09.05.2007, 12:35

Szukają trenera

Po dwóch wysokich wygranych (31:21 i 36:18) w meczach o brązowe medale z Olimpią Piekary Śląskie szczypiorniści VIVE Kielce dochodzą do równowagi.

- Przede wszystkim psychicznej – uważa trener, Aleksander Litowski. – Po porażce z Wisłą Płock byliśmy zdołowani niesamowicie. Zresztą nie tylko my, ale całe kieleckie środowisko szczypiorniaka. Jest już lepiej, a by było dobrze, najpierw musimy ograć Olimpię i wywalczyć brązowy medal. Wbrew pozorom, w Piekarach, wcale nie czeka nas łatwe zadanie. Na swoim terenie Olimpia jest wyjątkowo trudnym rywalem.

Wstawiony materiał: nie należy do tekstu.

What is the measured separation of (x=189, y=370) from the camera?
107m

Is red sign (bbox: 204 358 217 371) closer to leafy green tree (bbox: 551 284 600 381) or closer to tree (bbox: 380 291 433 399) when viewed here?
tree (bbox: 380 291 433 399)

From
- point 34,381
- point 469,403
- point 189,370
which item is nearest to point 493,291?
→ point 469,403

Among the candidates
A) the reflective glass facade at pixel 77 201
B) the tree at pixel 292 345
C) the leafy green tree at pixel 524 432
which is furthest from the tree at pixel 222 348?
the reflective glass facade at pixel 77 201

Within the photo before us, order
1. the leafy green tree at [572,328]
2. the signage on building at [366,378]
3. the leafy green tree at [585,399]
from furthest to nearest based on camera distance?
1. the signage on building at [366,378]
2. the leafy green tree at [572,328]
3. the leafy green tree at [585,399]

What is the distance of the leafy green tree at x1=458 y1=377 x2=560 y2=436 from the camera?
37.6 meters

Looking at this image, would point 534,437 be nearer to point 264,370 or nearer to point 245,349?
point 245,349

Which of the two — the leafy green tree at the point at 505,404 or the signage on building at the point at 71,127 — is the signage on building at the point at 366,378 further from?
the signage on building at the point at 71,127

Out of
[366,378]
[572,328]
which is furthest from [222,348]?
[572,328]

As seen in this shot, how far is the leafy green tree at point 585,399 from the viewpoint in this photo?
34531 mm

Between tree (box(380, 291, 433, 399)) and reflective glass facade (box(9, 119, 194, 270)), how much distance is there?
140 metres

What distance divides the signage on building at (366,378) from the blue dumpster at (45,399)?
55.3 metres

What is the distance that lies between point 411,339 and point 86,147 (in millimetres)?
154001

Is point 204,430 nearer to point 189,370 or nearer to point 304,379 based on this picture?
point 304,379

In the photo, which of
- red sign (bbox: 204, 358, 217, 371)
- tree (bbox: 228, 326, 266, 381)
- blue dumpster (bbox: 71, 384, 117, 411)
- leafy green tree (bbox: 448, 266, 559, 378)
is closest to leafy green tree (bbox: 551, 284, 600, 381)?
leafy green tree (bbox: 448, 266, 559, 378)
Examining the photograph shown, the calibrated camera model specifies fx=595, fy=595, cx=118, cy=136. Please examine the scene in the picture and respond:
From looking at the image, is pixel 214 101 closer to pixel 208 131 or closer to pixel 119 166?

Z kolei Radosław Wasiak, najbardziej doświadczony gracz VIVE podchodzi do trzeciego meczu o brąz spokojnie i optymistycznie. – Zagramy skoncentrowani, będziemy zmobilizowani. Nie chcemy przedłużać rywalizacji w nieskończoność. Twierdzę, że już w sobotę na naszych piersiach zawisną medale sezonu 2006/07. Szkoda tylko, że nie złote... – konstatuje obrotowy kieleckiej „siódemki”

Zawodnicy przygotowują się do decydujących batalii ligowych a działacze mocno zastanawiają się nad kandydatem do objęcia stanowiska trenera w najbliższym sezonie. Na transferowej giełdzie padają różne nazwiska. Począwszy od Jarosława Cieślikowskiego, poprzez Aleksandra Malinowskiego, Tomasza Strząbałę a na obecnym trenerze – Aleksandrze Ligtowskim kończąc.

Wiceprezes klubu, Marian Urban nie chce udzielać konkretnej odpowiedzi. – Dyskutowaliśmy, analizowaliśmy poszczególne kandydatury, ale na ostateczną decyzję jest jeszcze trochę czasu. Chcemy, by w następnym sezonie drużyna nabrała odpowiedniego kształtu, charakteru, by swoją postawą zadowoliła wszystkich – uważa prezes Urban.